I tend to have quite a cast of secondary characters, and to fall in love with them and want to know more. Other characters manage to be far more disciplined. How about you? Are your supporting cast just there to provide an ear (or a knife) at the appropriate time? Or do they insist on developing personalities and threatening to take over?
Give me an excerpt with a secondary character! I’ll show you one of mine. This is the Earl of Hythe in conversation with his older sister, the heroine of To Wed a Proper Lady. Hythe has a mania for tidiness which Sophia uses in this scene.
As soon as Sophia entered the house, Pinchbeck said, “Lord Hythe has arrived, my lady, and asks that you attend him in his study as soon as you return.”
“Very well,” Sophia agreed. “Tell my brother that I will be with him shortly. I will just go up to my room to wash.” London’s air and its filthy streets always left her feeling grimy.
The butler shuffled, but did not remove himself from her path. “Urgently, my lady, his lordship said.” His tone was apologetic, but uncompromising.
Sophia wondered what could possibly be so urgent. Hythe was not usually so peremptory. She handed her maid her bonnet, gloves, and pelisse. “Very well. Theodosia, take these up to my room, please, and begin to prepare for my next change. Lay out the green dinner gown with the deep flounce.”

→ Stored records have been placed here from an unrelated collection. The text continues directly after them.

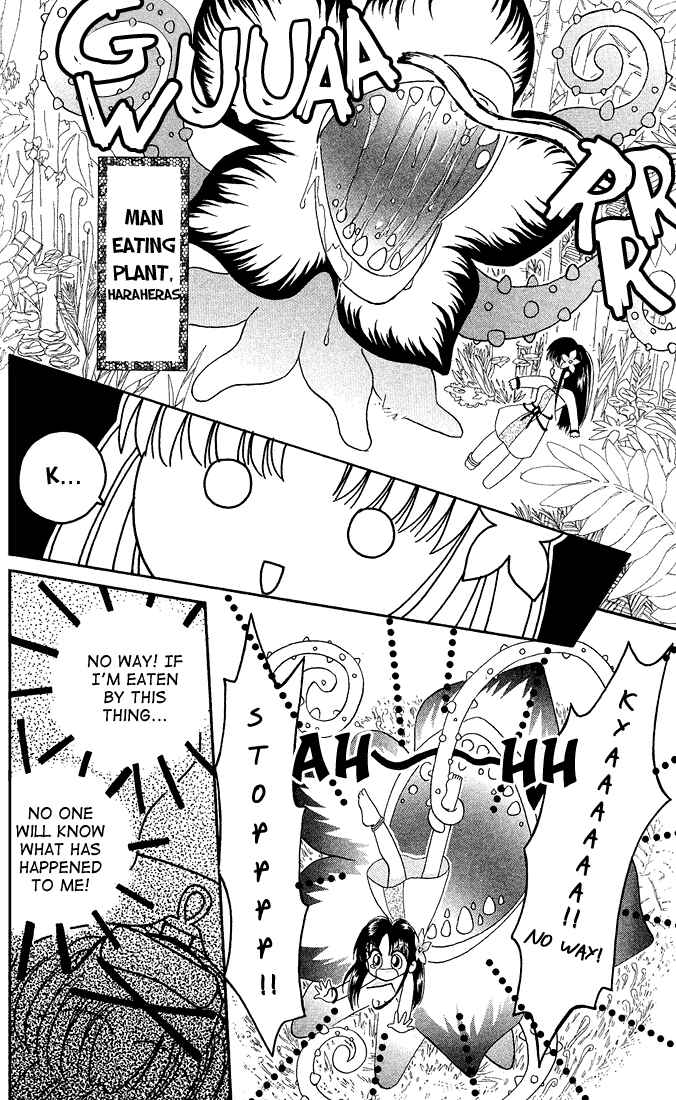 Page 8 Chapter 4.2 Twinkle Tiara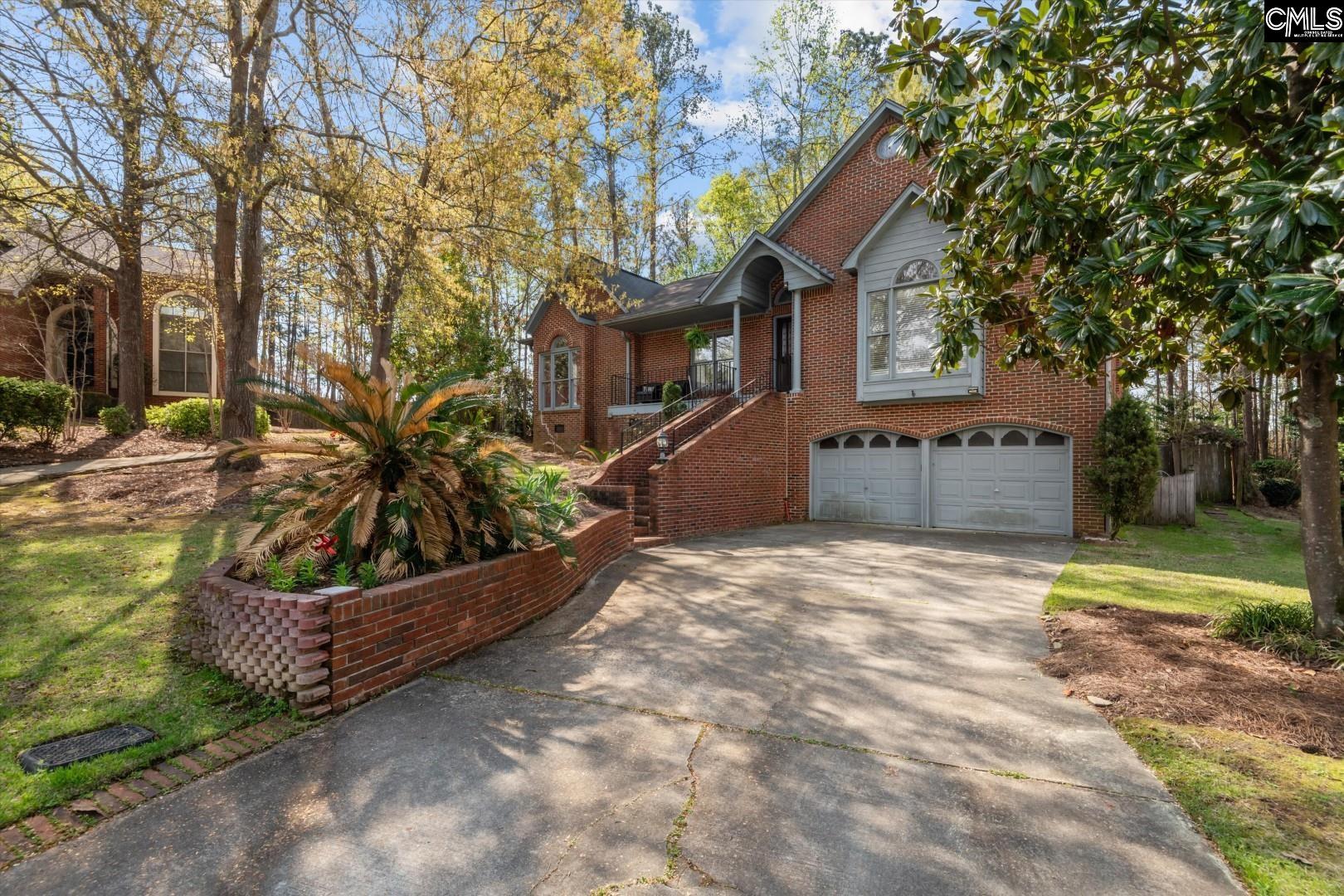 18 Saddleback Ledge Court Irmo, SC 29063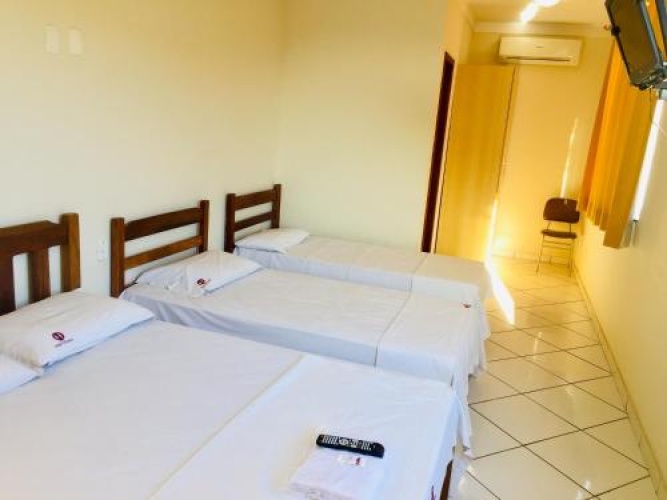 Hotel Oliveira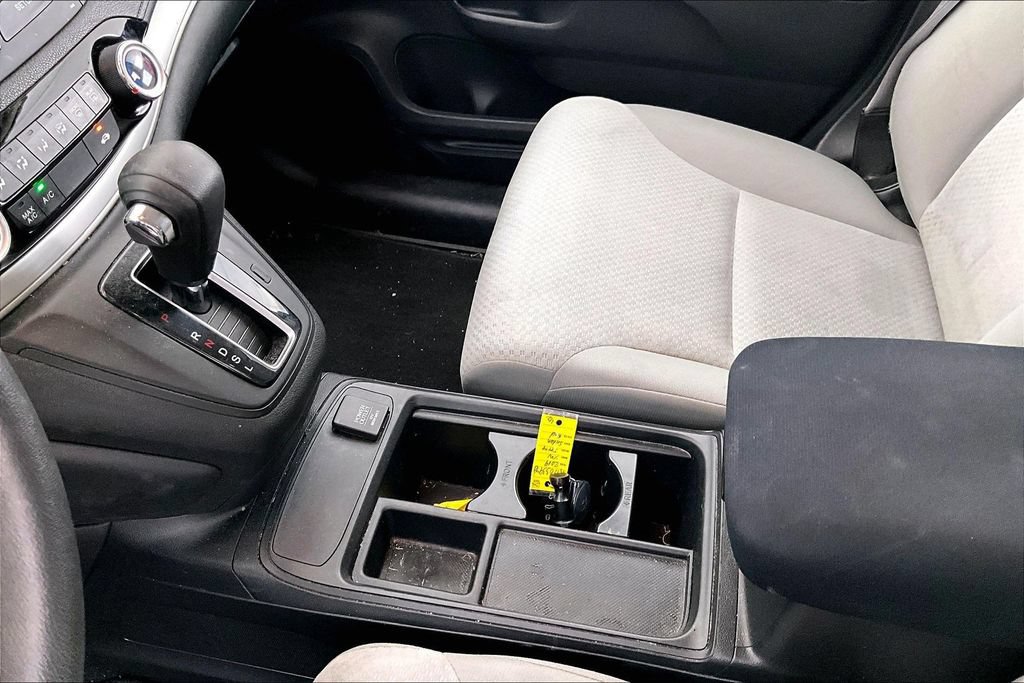 Used 2016 Honda CR-V SE image 16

The butler was leaving, his message delivered. “Pinchbeck, order tea and refreshments to Hythe’s study, please. Also, a bowl of hot water, soap, wash cloth, and towel. If Hythe wishes me to come to him directly, then he can watch my ablutions.”
“Yes, my lady.”
Sophia knocked and opened the door, catching Hythe with his boots on his desk, leaning back in his chair with his eyes shut. He swung his legs down and stood. “Sophia. Good. I wanted to talk to you.”
“So I understood from Pinchbeck. Immediately, he said. Without an opportunity to wash or tidy my hair.”

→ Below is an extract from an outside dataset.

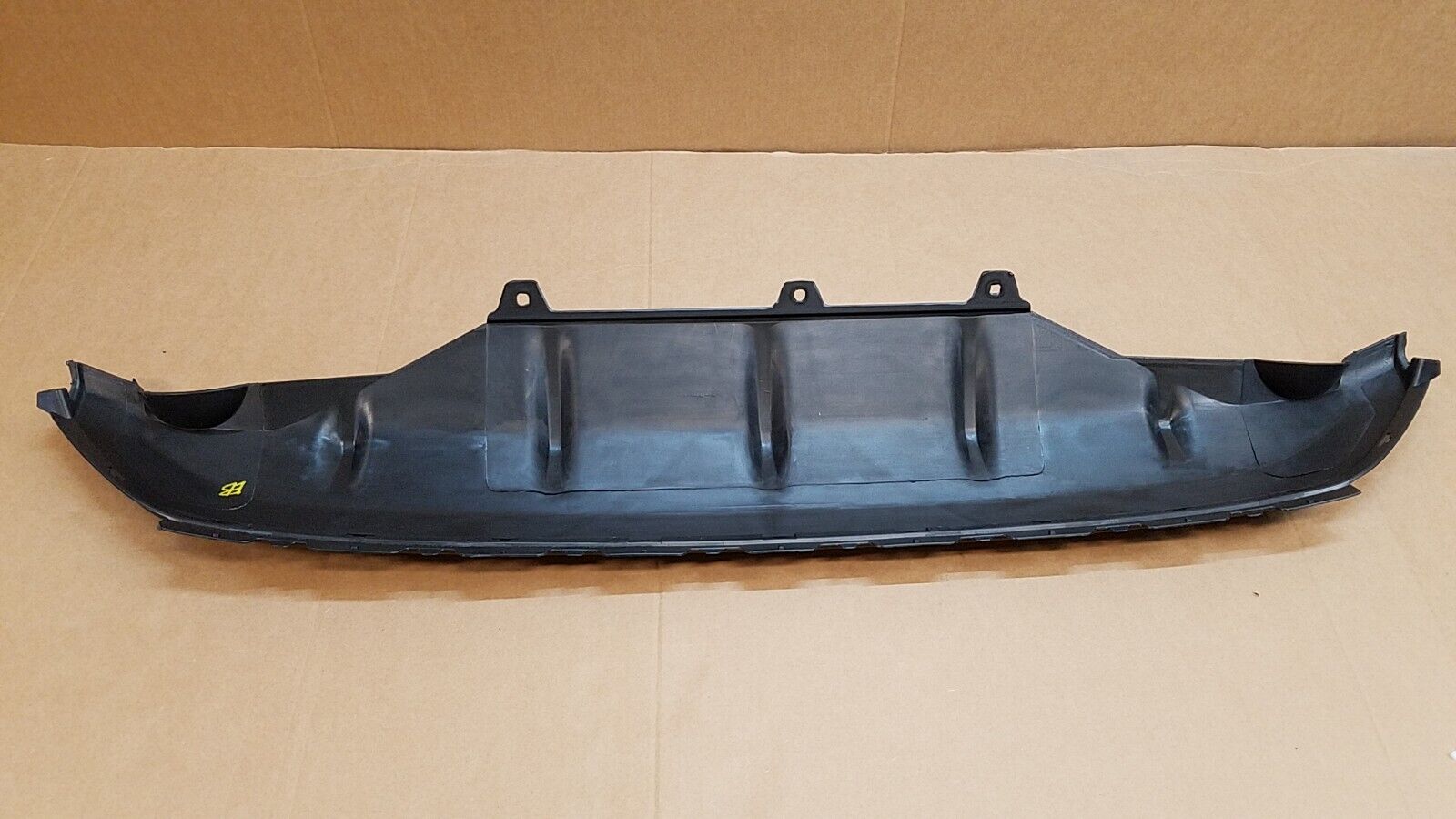 FOR-2019-2022-NISSAN-ALTIMA-S-REAR-BUMPER-LOWER-VALANCE-COVER-PANEL-125337799013-6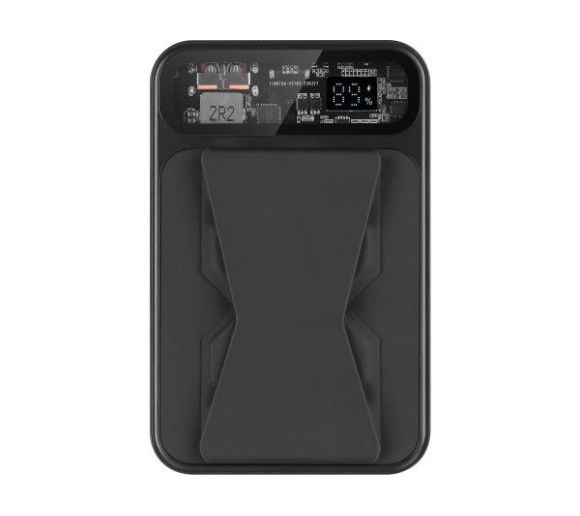 Powerbank Sandberg Mag 420-94 10000mAh Wireless 15W_4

Hythe flushed. “I did not demand that you come as soon as you walked in the door. Old Pinchy exceeds his commission.”
“He misunderstood, then.” Sophia rolled her sleeves back, ready for her wash. “I was certain, my dear, that you would not be so discourteous.”
“Of course not.” Hythe was blushing still more, his eyes turned away from his sister’s scandalously exposed arms. “I only told him I wished to speak to you as soon as possible. When you returned, I said.”
“I collect that you told him it was urgent. You may be pleased, Hythe, that your butler is so eager to obey you.” While inconveniencing and potentially offending the woman who had been mistress of this house in the ten years since her mother died. The servants saw as clearly as Sophia did that her reign would end when Hythe took a wife.
“It can wait if you wish to…”
Hythe trailed off when a footman came in with a bowl of water, followed by Sophia’s maid Theodosia, carrying a towel, wash cloth, and soap.
“Not at all, Hythe. I have taken the liberty of sending for what I required.”
She sat on the sofa, and gestured to the footman to put the bowl on the table in front of her. Hythe, who hated anything out of order, looked at the arrangement with horror. To distract him, she asked Hythe, “Have you had a pleasant trip?” They conversed while she swiftly washed her face and then her hands. He had been to their estate in Sussex — to escape the social round, as she well knew, though he had clearly used the time to good effect, as he shared with her the decisions he’d made with his land steward while he was there.
Another pair of maids arrived with the tea service and a tray of tidbits. Sophia nodded to the footman to remove the bowl, and Theodosia took the towel Sophia handed her and wiped the table with it before the others put down their trays in front of Sophia.
Hythe paled at the misuse of the towel. Poor Hythe. It had been unkind of her to show her pique at his order by disrupting his study in this way.